Problem details: Repeat the stretch of records from the very beginning through the line containing "7.03 meters", including that line, and reproduce nothing beyond it.
─── Records for this task
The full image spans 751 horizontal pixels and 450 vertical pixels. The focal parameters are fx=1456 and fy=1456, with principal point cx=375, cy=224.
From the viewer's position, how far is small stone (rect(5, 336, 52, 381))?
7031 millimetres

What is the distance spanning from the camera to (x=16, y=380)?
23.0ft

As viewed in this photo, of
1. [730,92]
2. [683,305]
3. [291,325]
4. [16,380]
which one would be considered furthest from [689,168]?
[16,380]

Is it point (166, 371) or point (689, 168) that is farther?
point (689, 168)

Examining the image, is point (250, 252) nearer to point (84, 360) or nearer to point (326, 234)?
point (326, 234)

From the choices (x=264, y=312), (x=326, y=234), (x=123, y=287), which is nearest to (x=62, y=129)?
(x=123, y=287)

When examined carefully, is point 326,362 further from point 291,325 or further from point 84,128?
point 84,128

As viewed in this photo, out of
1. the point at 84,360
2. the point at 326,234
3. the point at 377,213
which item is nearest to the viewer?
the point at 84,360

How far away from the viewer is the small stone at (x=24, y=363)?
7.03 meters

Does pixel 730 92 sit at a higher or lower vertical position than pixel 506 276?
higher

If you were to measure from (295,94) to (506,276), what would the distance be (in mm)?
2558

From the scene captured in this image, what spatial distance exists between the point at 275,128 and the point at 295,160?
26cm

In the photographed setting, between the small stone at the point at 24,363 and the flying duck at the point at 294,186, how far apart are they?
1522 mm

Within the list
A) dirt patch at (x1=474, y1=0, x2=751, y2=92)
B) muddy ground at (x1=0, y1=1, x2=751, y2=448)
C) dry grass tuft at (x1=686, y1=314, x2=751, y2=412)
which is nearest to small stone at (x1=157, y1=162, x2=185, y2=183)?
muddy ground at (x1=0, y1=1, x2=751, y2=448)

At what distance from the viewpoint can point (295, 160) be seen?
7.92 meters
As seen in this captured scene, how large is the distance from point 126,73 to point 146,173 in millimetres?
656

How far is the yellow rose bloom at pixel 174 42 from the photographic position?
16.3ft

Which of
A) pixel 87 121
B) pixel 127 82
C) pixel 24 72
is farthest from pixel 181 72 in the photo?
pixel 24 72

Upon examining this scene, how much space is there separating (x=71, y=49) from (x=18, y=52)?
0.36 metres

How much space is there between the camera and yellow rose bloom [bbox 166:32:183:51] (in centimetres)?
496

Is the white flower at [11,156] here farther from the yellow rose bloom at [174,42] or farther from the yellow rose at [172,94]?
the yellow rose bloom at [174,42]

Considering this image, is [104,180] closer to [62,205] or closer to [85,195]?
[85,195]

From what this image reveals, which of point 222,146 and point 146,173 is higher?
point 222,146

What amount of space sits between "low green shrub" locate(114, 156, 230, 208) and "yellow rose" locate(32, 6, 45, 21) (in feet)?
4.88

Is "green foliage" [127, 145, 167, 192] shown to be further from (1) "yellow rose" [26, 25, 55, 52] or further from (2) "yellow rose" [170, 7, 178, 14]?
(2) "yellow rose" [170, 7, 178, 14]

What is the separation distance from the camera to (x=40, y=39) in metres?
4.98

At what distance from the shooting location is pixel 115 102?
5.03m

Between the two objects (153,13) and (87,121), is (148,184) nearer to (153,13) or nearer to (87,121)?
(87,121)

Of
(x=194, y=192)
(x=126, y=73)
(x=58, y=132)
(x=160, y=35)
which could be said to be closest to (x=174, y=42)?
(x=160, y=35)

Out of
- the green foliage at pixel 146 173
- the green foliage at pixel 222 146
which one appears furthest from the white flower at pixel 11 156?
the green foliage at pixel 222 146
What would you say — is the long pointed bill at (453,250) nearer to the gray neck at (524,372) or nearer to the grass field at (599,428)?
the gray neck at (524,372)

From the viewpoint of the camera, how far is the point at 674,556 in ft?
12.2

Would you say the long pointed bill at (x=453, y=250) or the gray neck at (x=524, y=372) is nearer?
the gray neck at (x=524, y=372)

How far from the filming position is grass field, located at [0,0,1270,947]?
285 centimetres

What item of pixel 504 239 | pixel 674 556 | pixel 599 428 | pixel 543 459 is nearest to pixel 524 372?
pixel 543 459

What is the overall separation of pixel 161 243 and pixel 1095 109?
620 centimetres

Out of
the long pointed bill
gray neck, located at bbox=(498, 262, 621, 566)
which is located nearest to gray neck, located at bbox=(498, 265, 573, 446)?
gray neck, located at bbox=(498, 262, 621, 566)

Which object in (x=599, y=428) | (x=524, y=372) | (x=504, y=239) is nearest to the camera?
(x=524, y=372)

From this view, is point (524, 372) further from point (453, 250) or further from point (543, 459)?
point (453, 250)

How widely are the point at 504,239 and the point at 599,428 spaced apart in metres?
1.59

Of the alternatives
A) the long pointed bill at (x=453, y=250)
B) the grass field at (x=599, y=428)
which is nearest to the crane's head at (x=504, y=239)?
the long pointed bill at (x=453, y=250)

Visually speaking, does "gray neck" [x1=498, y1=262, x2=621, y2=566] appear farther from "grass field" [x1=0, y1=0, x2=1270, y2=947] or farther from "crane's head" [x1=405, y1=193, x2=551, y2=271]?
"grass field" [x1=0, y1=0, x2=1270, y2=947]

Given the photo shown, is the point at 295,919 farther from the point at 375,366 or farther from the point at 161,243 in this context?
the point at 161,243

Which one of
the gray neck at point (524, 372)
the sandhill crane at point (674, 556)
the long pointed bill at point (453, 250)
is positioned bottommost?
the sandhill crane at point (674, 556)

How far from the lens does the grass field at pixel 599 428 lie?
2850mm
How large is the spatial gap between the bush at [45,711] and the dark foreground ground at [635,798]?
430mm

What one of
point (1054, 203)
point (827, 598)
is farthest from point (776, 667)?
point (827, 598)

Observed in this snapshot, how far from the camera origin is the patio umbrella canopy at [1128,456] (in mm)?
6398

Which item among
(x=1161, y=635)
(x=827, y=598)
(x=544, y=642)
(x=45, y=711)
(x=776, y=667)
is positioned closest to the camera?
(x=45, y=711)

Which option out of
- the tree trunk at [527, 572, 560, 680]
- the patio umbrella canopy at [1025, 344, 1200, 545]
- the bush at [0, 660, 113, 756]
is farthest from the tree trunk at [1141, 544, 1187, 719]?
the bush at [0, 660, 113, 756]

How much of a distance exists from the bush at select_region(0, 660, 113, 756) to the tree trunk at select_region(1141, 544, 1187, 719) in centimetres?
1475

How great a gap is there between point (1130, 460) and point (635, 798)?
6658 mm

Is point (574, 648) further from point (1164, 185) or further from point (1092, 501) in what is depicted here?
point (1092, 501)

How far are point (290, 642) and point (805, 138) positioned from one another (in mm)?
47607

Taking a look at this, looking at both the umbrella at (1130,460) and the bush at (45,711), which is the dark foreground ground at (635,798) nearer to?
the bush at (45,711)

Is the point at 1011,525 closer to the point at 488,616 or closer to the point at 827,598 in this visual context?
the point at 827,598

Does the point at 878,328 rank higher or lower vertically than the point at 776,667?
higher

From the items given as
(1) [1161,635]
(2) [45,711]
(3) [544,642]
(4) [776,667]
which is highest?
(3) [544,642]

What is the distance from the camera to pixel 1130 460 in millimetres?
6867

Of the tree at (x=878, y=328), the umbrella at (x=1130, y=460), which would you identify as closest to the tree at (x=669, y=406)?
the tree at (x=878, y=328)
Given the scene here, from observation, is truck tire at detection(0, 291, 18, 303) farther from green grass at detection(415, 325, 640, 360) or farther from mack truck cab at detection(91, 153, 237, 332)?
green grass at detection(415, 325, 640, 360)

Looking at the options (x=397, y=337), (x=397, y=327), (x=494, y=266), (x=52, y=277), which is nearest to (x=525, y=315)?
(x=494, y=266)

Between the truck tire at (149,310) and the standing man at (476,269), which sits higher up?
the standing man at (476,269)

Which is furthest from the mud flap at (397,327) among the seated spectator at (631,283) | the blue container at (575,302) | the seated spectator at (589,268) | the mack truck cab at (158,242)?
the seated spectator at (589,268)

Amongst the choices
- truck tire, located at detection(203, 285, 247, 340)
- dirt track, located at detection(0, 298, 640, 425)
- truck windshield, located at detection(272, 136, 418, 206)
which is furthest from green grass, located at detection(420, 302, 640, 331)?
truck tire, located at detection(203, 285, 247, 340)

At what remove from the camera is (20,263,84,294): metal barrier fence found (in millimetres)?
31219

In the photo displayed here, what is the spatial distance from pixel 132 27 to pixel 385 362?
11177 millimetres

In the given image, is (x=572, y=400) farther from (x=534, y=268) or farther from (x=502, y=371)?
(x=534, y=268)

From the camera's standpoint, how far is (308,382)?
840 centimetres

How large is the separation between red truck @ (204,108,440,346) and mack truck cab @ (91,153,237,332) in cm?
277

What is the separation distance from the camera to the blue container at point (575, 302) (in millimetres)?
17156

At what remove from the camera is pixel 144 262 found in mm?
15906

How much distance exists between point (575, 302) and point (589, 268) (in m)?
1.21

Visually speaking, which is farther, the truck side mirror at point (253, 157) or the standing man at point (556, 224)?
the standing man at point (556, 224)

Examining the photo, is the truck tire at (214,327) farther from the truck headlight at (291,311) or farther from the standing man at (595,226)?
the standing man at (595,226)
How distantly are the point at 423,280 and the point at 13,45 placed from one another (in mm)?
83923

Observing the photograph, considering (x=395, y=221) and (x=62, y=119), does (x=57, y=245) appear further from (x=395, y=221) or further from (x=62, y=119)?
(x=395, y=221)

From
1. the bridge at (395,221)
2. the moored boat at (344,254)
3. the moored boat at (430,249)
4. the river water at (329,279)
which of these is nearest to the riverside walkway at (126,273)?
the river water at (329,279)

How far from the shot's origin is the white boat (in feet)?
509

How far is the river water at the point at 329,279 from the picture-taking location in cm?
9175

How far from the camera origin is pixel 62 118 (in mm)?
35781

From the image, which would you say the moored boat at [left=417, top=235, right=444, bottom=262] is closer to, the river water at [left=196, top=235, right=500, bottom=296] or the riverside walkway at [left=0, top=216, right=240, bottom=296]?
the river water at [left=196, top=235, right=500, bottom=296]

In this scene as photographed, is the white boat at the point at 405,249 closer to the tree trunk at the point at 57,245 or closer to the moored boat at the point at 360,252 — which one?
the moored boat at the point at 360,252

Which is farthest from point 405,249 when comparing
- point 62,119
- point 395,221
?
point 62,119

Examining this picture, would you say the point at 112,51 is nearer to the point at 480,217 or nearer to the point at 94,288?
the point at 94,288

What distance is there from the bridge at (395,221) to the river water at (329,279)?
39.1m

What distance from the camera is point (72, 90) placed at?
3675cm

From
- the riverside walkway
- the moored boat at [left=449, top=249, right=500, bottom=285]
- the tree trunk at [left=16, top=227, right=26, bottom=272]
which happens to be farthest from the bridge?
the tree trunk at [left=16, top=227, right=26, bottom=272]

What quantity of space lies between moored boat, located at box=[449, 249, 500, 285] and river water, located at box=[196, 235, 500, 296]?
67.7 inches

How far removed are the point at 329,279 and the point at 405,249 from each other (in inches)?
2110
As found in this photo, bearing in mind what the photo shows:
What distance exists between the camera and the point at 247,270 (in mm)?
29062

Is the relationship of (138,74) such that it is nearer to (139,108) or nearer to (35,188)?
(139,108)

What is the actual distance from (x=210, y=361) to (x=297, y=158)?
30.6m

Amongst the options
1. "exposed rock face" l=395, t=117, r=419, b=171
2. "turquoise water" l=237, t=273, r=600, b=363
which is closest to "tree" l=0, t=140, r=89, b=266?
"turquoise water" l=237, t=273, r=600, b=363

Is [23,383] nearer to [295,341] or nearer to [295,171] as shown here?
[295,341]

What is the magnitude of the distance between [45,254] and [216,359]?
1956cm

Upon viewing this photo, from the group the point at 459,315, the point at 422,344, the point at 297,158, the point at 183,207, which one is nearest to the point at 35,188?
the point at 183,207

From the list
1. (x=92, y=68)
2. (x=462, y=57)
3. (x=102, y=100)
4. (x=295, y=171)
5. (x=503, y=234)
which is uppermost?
──────
Answer for the task:
The full image spans 751 horizontal pixels and 450 vertical pixels. The focal parameters are fx=1456 and fy=1456, with principal point cx=375, cy=224.
From the viewer's position, how far is small stone (rect(5, 336, 52, 381))?
7031 millimetres

What is the distance spanning from the camera to (x=16, y=380)?
23.0ft

As viewed in this photo, of
1. [730,92]
2. [683,305]
3. [291,325]
4. [16,380]
which one would be considered furthest from [689,168]?
[16,380]

Is it point (166, 371) or point (689, 168) that is farther?
point (689, 168)

Examining the image, is point (250, 252) nearer to point (84, 360) or nearer to point (326, 234)?
point (326, 234)

From the choices (x=264, y=312), (x=326, y=234), (x=123, y=287), which is nearest to (x=62, y=129)?
(x=123, y=287)

When examined carefully, is point 326,362 further from point 291,325 or further from point 84,128?
point 84,128

As viewed in this photo, out of
1. the point at 84,360
2. the point at 326,234
3. the point at 377,213
which item is nearest to the viewer?
the point at 84,360

How far away from the viewer is the small stone at (x=24, y=363)?
7.03 meters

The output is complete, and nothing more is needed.